Do authors sell more than their book titles?
I still remember the first time I held my copy of Margaret Atwood’s The Testaments back in September. What stood out to me was just how huge her name was printed on the cover. It was almost obnoxiously large. It was there to grab the attention of passers-by more than the neon green and white image of the Handmaid, a symbol now ubiquitous with feminism and political protests.
Evidently, the decisions we make to choose one book over another aren’t dissimilar to why we buy Apple technology or Ferraris (if you’re rich enough). Whether it’s books, phones or cars, names sell. Once they reach a certain level of Booker Prize and film or TV adaptation level success, the author becomes not only the person who writes the book, but often who sells it. Best-selling authors are cash cows: they have proved their success and their capability to rake in profits, and the publishers use it to their advantage.
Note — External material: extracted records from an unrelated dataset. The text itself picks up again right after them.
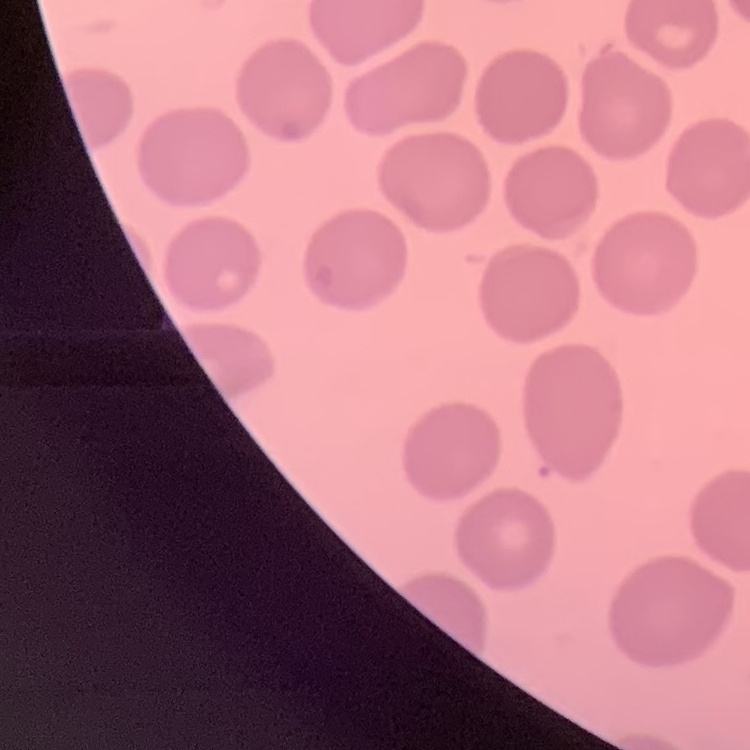

No rouleaux formation.

stain = Field's or Giemsa
preparation = thin peripheral smear
image type = one tile cut from a larger photomicrograph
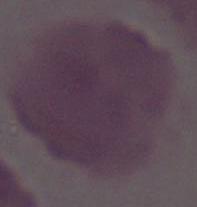
magnification = 1000x
modality = photomicrograph
identification = red blood cell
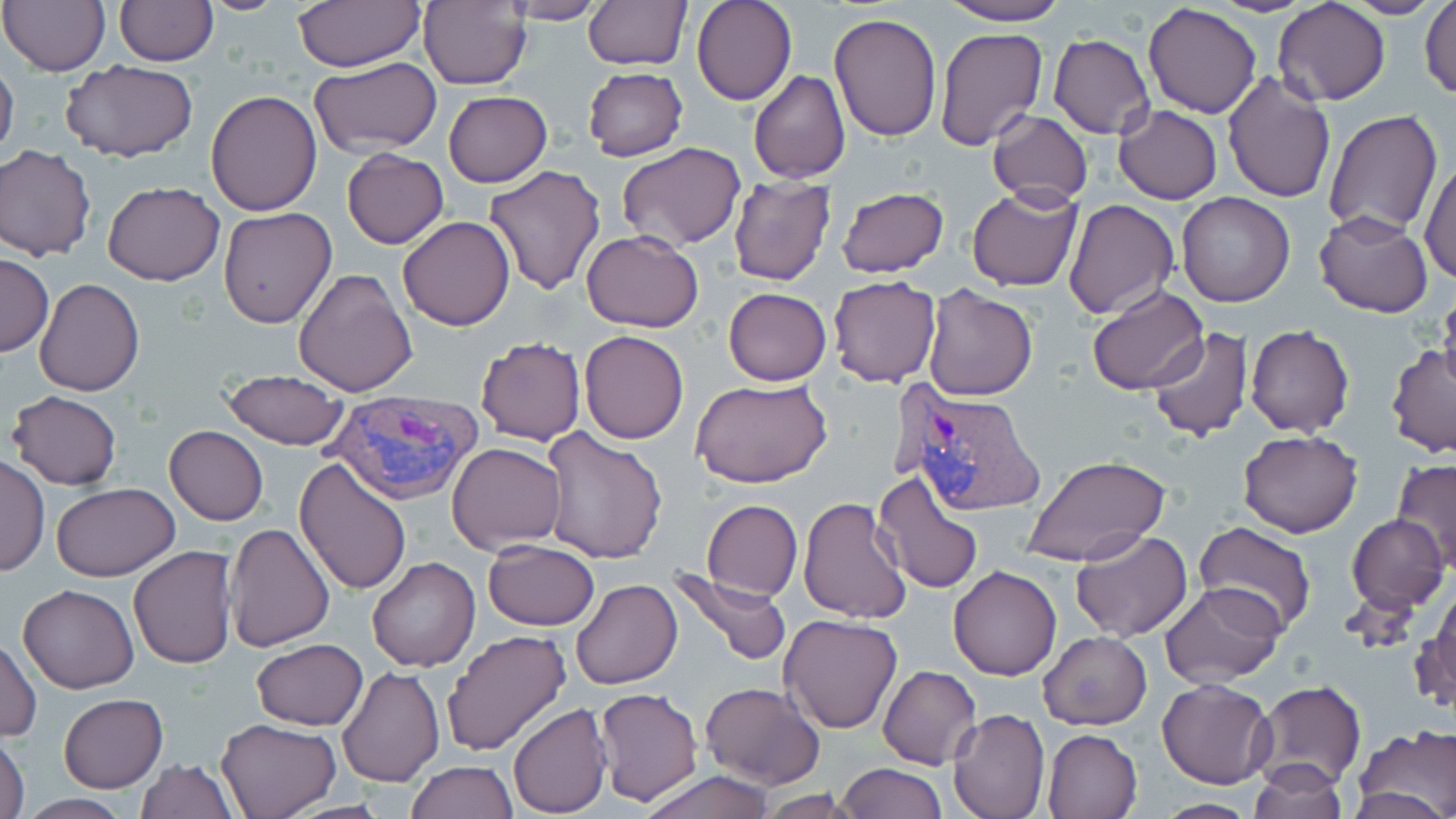
slide-level diagnosis = Plasmodium vivax
stain = May-Grünwald-Giemsa
field of view = single
image size = 1456×819 pixels
uninfected red blood cell locations = approximate bounding boxes as (x1, y1, x2, y2) in pixels: (0, 0, 111, 76), (198, 0, 293, 14), (418, 0, 533, 89), (583, 0, 689, 70), (692, 0, 796, 105), (935, 0, 1075, 25), (1205, 0, 1319, 16), (1343, 0, 1445, 19), (113, 1, 218, 66), (290, 1, 426, 71), (500, 1, 611, 24), (1419, 1, 1455, 101), (102, 2, 214, 138), (1273, 2, 1391, 106), (1143, 3, 1262, 118), (828, 13, 942, 141), (934, 28, 1047, 151), (1049, 34, 1155, 140), (1164, 39, 1301, 182), (0, 52, 19, 166), (309, 58, 442, 158), (61, 61, 200, 162), (582, 67, 689, 161), (749, 71, 850, 182), (1223, 72, 1336, 203), (205, 89, 323, 215), (443, 91, 552, 187), (1114, 104, 1222, 204), (986, 108, 1093, 206), (1324, 110, 1442, 238), (615, 142, 746, 251), (0, 144, 96, 261), (343, 148, 449, 248), (1420, 153, 1456, 287), (482, 165, 607, 296), (727, 173, 837, 285), (103, 182, 225, 285), (407, 186, 591, 314), (835, 186, 949, 277), (967, 186, 1082, 292), (1176, 193, 1295, 307), (1063, 198, 1178, 320), (219, 207, 337, 327), (1313, 211, 1433, 317), (397, 216, 516, 330), (581, 231, 703, 332), (0, 253, 52, 356), (294, 268, 418, 396), (828, 277, 940, 387), (34, 278, 144, 395), (863, 282, 990, 397), (921, 286, 1038, 401), (723, 287, 832, 386), (1086, 287, 1208, 396), (1439, 288, 1456, 398), (1245, 323, 1355, 438), (1146, 325, 1251, 444), (578, 331, 689, 444), (476, 337, 585, 446), (1385, 345, 1456, 456), (222, 369, 347, 450), (691, 377, 833, 490), (8, 391, 122, 490), (164, 426, 268, 525), (539, 427, 669, 563), (1238, 429, 1362, 538), (446, 442, 566, 554), (1, 454, 49, 577), (1025, 455, 1171, 571), (295, 459, 413, 595), (1393, 459, 1456, 571), (873, 469, 985, 596), (50, 482, 179, 582), (797, 496, 914, 623), (700, 500, 802, 601), (1347, 513, 1449, 613), (225, 523, 335, 651), (1192, 525, 1316, 637), (1069, 529, 1193, 643), (482, 539, 600, 631), (128, 545, 237, 668), (367, 557, 480, 672), (948, 566, 1063, 680), (672, 570, 790, 667), (570, 577, 683, 690), (1160, 582, 1285, 687), (1420, 582, 1455, 713), (18, 584, 140, 694), (779, 613, 903, 733), (440, 629, 569, 757), (1040, 632, 1152, 729), (1, 636, 41, 742), (251, 638, 368, 730), (877, 665, 981, 769), (338, 666, 444, 787), (1157, 679, 1276, 788), (1254, 680, 1365, 790), (699, 682, 825, 788), (594, 687, 703, 805), (58, 693, 167, 792), (508, 703, 611, 817), (947, 709, 1049, 819), (215, 718, 340, 818), (1353, 727, 1456, 813), (1042, 728, 1143, 819), (0, 732, 29, 819), (135, 758, 238, 818), (1245, 760, 1348, 817), (406, 761, 517, 818), (836, 763, 947, 819), (638, 770, 777, 819), (753, 791, 863, 818), (15, 795, 132, 817), (1152, 798, 1260, 817)
preparation = thin blood smear
Plasmodium vivax-infected red blood cell locations = approximate bounding boxes as (x1, y1, x2, y2) in pixels: (897, 387, 1047, 517), (326, 389, 485, 505)
modality = optical microscopy
magnification = 1000x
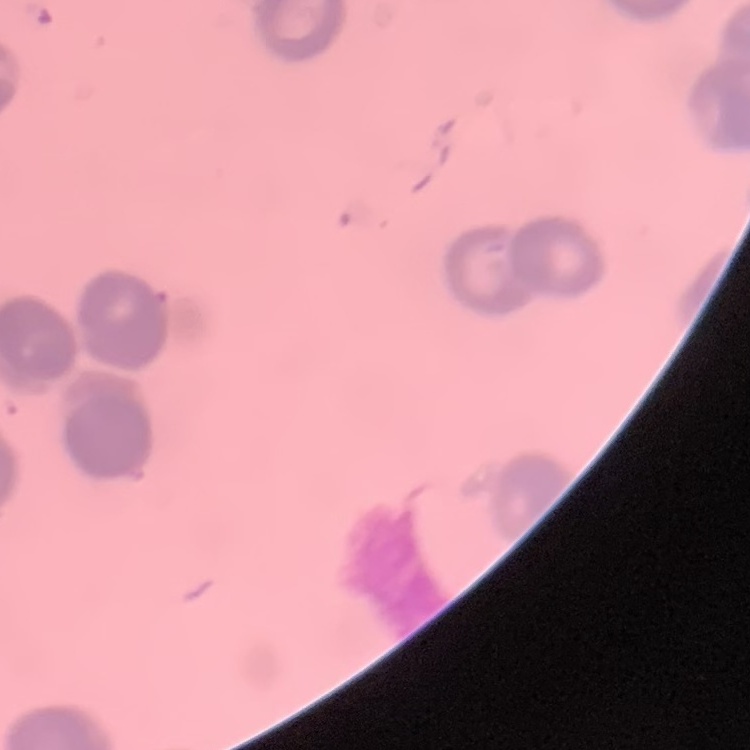
Summary:
  - Erythrocyte morphology: rouleaux formation
  - Stain: Field's or Giemsa
  - Image type: square crop of a larger photomicrograph
  - Preparation: thin blood film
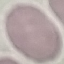
malaria status = uninfected
stain = Giemsa
preparation = thin blood smear
image type = cell patch, automatically extracted from a larger field of view and resized to 64 × 64 pixels
capture = smartphone camera at the microscope eyepiece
Name the parasite shown.
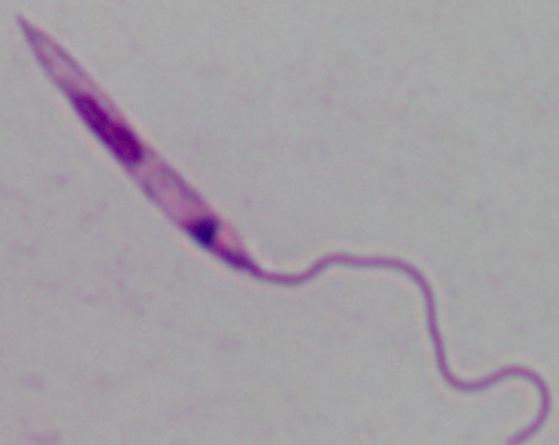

It’s arguably why we have a sequel to The Handmaid’s Tale, a prequel to The Hunger Games and even a version of Fifty Shades of Grey told from Christian Grey’s point of view. It’s nice to think that the authors wrote these to answer our burgeoning questions about the stories that made them famous, but clearly there’s an element of profiteering in them. Did we ever need to hear Fifty Shades of Grey told from another point of view when we already know the story? As the original Hunger Games trilogy turns ten years old, releasing a prequel remains a way of keeping those books in the public consciousness, while making a fair few dollars on the side.
After all, if an author can pull one great story from out of their sleeve, they can do another
The fact that a name clearly sells helps the author too. Once they’ve been put on the map, any future release can usually expect to sell well because their name is on the cover. The Cuckoo’s Calling quickly rocketed to number one on Amazon’s novel chart in 2013 when Robert Galbraith was revealed to be J.K. Rowling writing under a pseudonym. It doesn’t matter that she’d switched from children’s fantasy to the perhaps more niche genre of crime fiction: it was J.K. Rowling, so it sold. After all, if an author can pull one great story from out of their sleeve, they can do another.
Likewise, if readers know that a certain author writes stories they know they enjoy, they’ll come back to that author. Not only are they intrigued by what else they can write, but they know they won’t be wasting their money on something they’ll give up on halfway through.
However, could this be an obstacle to new authors being noticed? Perhaps not. Without having an established name, new authors rely on their stories to be recognised. What fuels success is hype around a story. This hype comes from the story capturing public attention enough for people to talk about it and raise its profile.
There will probably never be a time where publishers won’t capitalise on the attention an author gets when their books become best-sellers
We were enchanted by the idea of a boy wizard escaping mundane reality to learn about magic at boarding school. We were shocked by the idea of teenagers fighting to the death in a televised competition. Hype comes from well-told innovative stories. Perhaps it also comes from a novel being awarded a prestigious prize (like Bernadine Evaristo’s Girl, Woman, Other winning last year’s Booker) or being adapted into a film or TV series. We know authors from the stories they have told. The title sells first and the author takes over later.
There will probably never be a time where publishers won’t capitalise on the attention an author gets when their books become best-sellers. Get one of those in the bag, and the author will be, in the words of Augustus Waters, “on a rollercoaster that only goes up.” But, it will always be the stories that get them there. Every author still stands a chance of having a bestseller, however small, no matter which great writers came before them.